> [Требование 1]:
Процитируйте без изменений строки перечня, начиная со строки, содержащей «From the things listed as», и заканчивая строкой, содержащей «Result: pixel 998 522», включительно. Изображения в ответ не включайте.

> [Фрагмент для чтения]:

•••••

Значит, если право не реализует этой конечной цели, то оно оказывается бравом, противоречащим цели. Право, вредное для частного интереса, есть, следовательно, право с вредными последствиями.
Но, может быть, благие мотивы лучше вредных последствий?
Интерес не размышляет, он подсчитывает. Мотивы выполняют для него роль чисел. Мотив есть стимул для уничтожения правовых оснований; а кто же может сомневаться в том, что у частного интереса найдётся для этого достаточно стимулов? Доброкачественность мотива сводится к той — приспособляющейся к каждому отдельному случаю — гибкости, с которой он умеет отодвигать на задний план объективную сущность дела и убаюкивать себя и других иллюзией, будто не надо думать о хорошем деле, а достаточно, делая дурное дело, иметь хорошие помыслы.
Продолжая прерванную нить, мы прежде всего приведём некоторое дополнение к рекомендованным господину бургомистру благородным делам.
«Комиссия, предложила изменить § 34 следующим образом: если обвиняемый требует вызова стражника для составления протокола, то обвиняемый должен заранее внести в суд по лесным делам все связанные с этим издержки».
Государство и суд не должны ничего делать безвозмездно в интересах обвиняемого. Необходимо заплатить им заранее, что, конечно, заранее же чрезвычайно затрудняет очную ставку между доносящим стражником и обвиняемым.
Благородное дело! Только одно-единственное благородное дело! Полцарства за одно благородное дело! Но это указанное в законопроекте единственное благородное дело господин бургомистр должен совершить в пользу господина лесовладельца. Бургомистр — носитель благородных дел, он их олицетворение, все они без остатка воплощены и навсегда завершены в том бремени, которое возложило на бургомистра сердобольное самопожертвование.

•••••

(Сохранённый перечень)
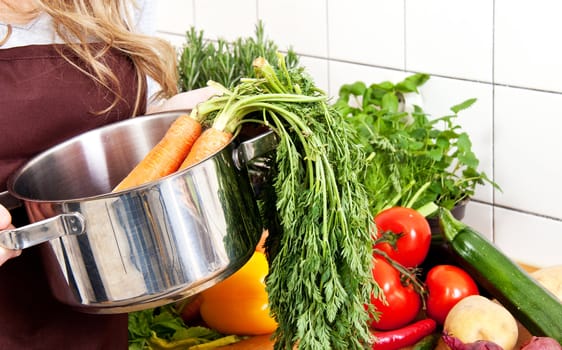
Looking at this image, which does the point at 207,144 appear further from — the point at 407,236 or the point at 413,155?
the point at 413,155

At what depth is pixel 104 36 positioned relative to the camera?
1.02 metres

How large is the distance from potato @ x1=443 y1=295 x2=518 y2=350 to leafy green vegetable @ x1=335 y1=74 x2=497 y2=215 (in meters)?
0.28

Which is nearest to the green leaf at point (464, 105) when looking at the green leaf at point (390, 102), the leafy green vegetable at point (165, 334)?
the green leaf at point (390, 102)

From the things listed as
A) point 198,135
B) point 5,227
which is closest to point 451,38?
point 198,135

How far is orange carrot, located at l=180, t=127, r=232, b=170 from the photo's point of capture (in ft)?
2.88

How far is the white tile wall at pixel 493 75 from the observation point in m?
1.32

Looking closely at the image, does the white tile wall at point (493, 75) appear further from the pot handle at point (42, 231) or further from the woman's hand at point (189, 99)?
the pot handle at point (42, 231)

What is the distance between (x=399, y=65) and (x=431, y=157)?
0.24m

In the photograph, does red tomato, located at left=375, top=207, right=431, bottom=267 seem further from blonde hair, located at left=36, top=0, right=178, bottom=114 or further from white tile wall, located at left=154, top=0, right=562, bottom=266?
blonde hair, located at left=36, top=0, right=178, bottom=114

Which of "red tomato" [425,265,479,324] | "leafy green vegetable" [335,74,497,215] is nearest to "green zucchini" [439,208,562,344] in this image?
"red tomato" [425,265,479,324]

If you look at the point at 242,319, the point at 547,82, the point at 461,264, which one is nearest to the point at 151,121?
the point at 242,319

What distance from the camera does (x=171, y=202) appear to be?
81cm

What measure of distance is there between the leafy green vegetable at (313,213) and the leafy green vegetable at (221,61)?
0.65 meters

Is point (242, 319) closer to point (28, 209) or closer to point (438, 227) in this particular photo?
point (438, 227)
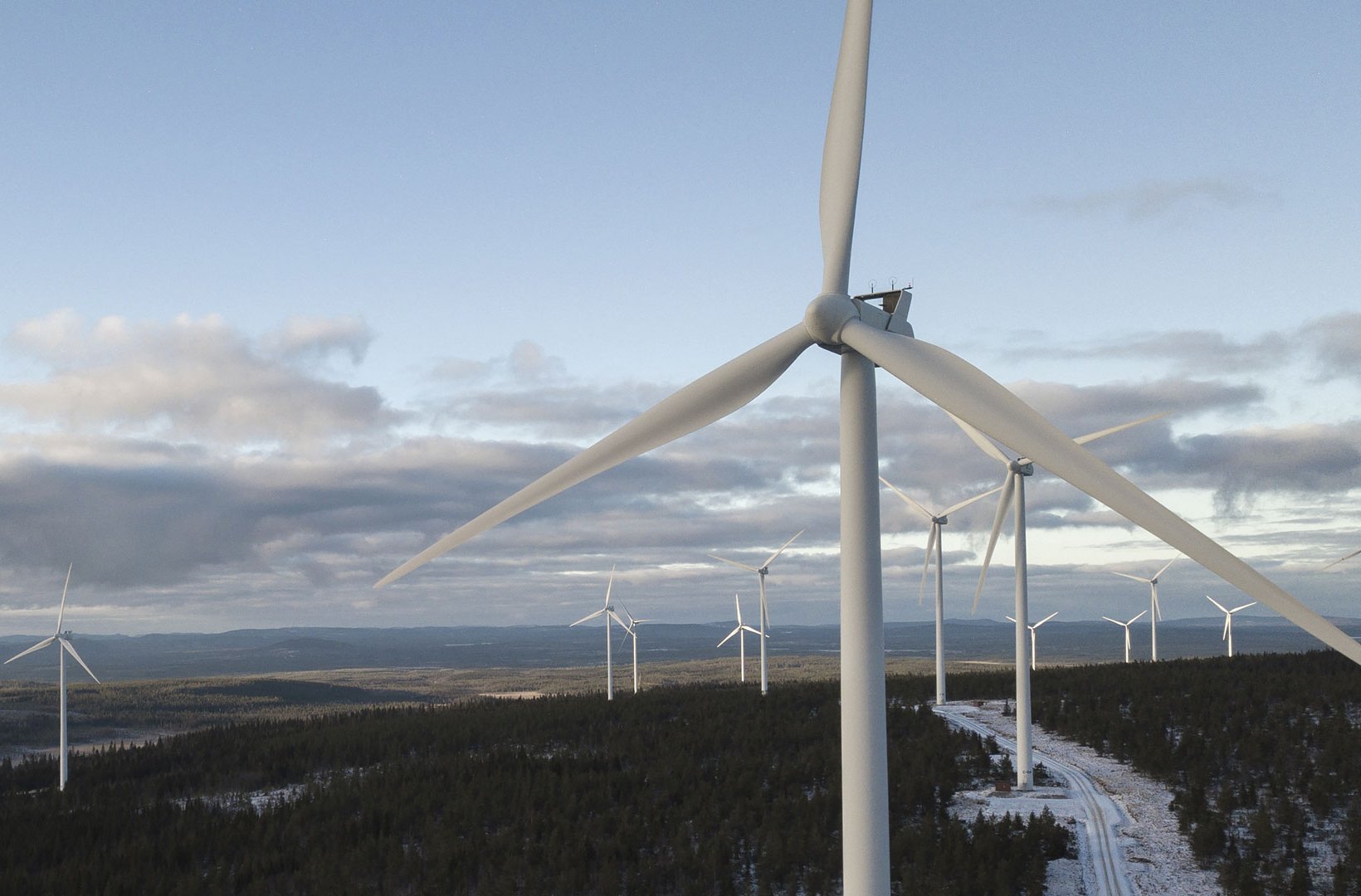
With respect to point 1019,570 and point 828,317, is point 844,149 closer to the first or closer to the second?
point 828,317

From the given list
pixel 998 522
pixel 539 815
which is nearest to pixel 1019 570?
Result: pixel 998 522

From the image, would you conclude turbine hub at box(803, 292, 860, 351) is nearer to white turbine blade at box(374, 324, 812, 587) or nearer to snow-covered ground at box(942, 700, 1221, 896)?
white turbine blade at box(374, 324, 812, 587)

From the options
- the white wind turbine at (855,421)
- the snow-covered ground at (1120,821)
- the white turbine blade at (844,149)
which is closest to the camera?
the white wind turbine at (855,421)

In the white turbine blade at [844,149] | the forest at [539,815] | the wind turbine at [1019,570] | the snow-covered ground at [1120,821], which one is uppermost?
the white turbine blade at [844,149]

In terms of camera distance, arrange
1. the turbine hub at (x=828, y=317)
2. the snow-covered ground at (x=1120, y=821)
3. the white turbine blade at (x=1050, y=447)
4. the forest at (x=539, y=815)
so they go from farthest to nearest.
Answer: the forest at (x=539, y=815)
the snow-covered ground at (x=1120, y=821)
the turbine hub at (x=828, y=317)
the white turbine blade at (x=1050, y=447)

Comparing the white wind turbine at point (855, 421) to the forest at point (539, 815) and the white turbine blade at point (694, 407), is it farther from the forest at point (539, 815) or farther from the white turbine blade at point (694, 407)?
the forest at point (539, 815)

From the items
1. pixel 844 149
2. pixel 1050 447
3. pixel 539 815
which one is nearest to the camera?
pixel 1050 447

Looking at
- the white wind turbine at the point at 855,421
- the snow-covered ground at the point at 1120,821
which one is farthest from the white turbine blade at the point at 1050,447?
the snow-covered ground at the point at 1120,821
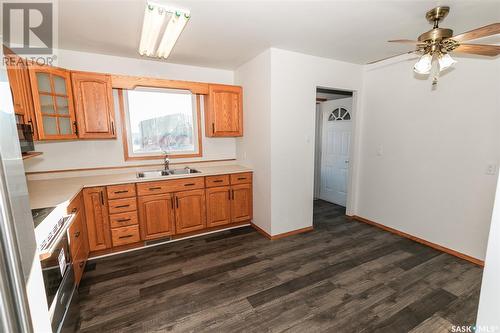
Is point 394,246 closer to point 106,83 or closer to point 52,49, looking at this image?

•••••

> [Требование 2]:
Перепишите отрывок о лесном законопроекте, начиная со слов «Государство и суд» и заканчивая словами «бургомистра сердобольное самопожертвование.», заменив «стражником» на «лесничим».

> [Ожидаемый ответ 1]:
From the things listed as
A) point 198,135
B) point 5,227
which is closest to point 451,38?
point 198,135

How far is orange carrot, located at l=180, t=127, r=232, b=170 from the photo's point of capture (in ft)?
2.88

How far is the white tile wall at pixel 493 75 from the observation point in m?
1.32

Looking closely at the image, does the white tile wall at point (493, 75) appear further from the pot handle at point (42, 231) or further from the woman's hand at point (189, 99)?
the pot handle at point (42, 231)

What is the distance between (x=399, y=65) and (x=431, y=157)?
0.24m

In the photograph, does red tomato, located at left=375, top=207, right=431, bottom=267 seem further from blonde hair, located at left=36, top=0, right=178, bottom=114 or further from white tile wall, located at left=154, top=0, right=562, bottom=266?
blonde hair, located at left=36, top=0, right=178, bottom=114

Which of "red tomato" [425,265,479,324] | "leafy green vegetable" [335,74,497,215] is nearest to "green zucchini" [439,208,562,344] in this image?
"red tomato" [425,265,479,324]

If you look at the point at 242,319, the point at 547,82, the point at 461,264, which one is nearest to the point at 151,121?
the point at 242,319

What distance from the camera does (x=171, y=202) appear to be?
81cm

What measure of distance is there between the leafy green vegetable at (313,213) and the leafy green vegetable at (221,61)?
0.65 meters

Is point (242, 319) closer to point (28, 209) or closer to point (438, 227) in this particular photo?
point (438, 227)
With respect to point 1019,570 and point 828,317, is point 844,149 closer to the first or closer to the second?
point 828,317

From the given list
pixel 998 522
pixel 539 815
which is nearest to pixel 1019 570?
Result: pixel 998 522

> [Ожидаемый ответ 2]:
Государство и суд не должны ничего делать безвозмездно в интересах обвиняемого. Необходимо заплатить им заранее, что, конечно, заранее же чрезвычайно затрудняет очную ставку между доносящим лесничим и обвиняемым.
Благородное дело! Только одно-единственное благородное дело! Полцарства за одно благородное дело! Но это указанное в законопроекте единственное благородное дело господин бургомистр должен совершить в пользу господина лесовладельца. Бургомистр — носитель благородных дел, он их олицетворение, все они без остатка воплощены и навсегда завершены в том бремени, которое возложило на бургомистра сердобольное самопожертвование.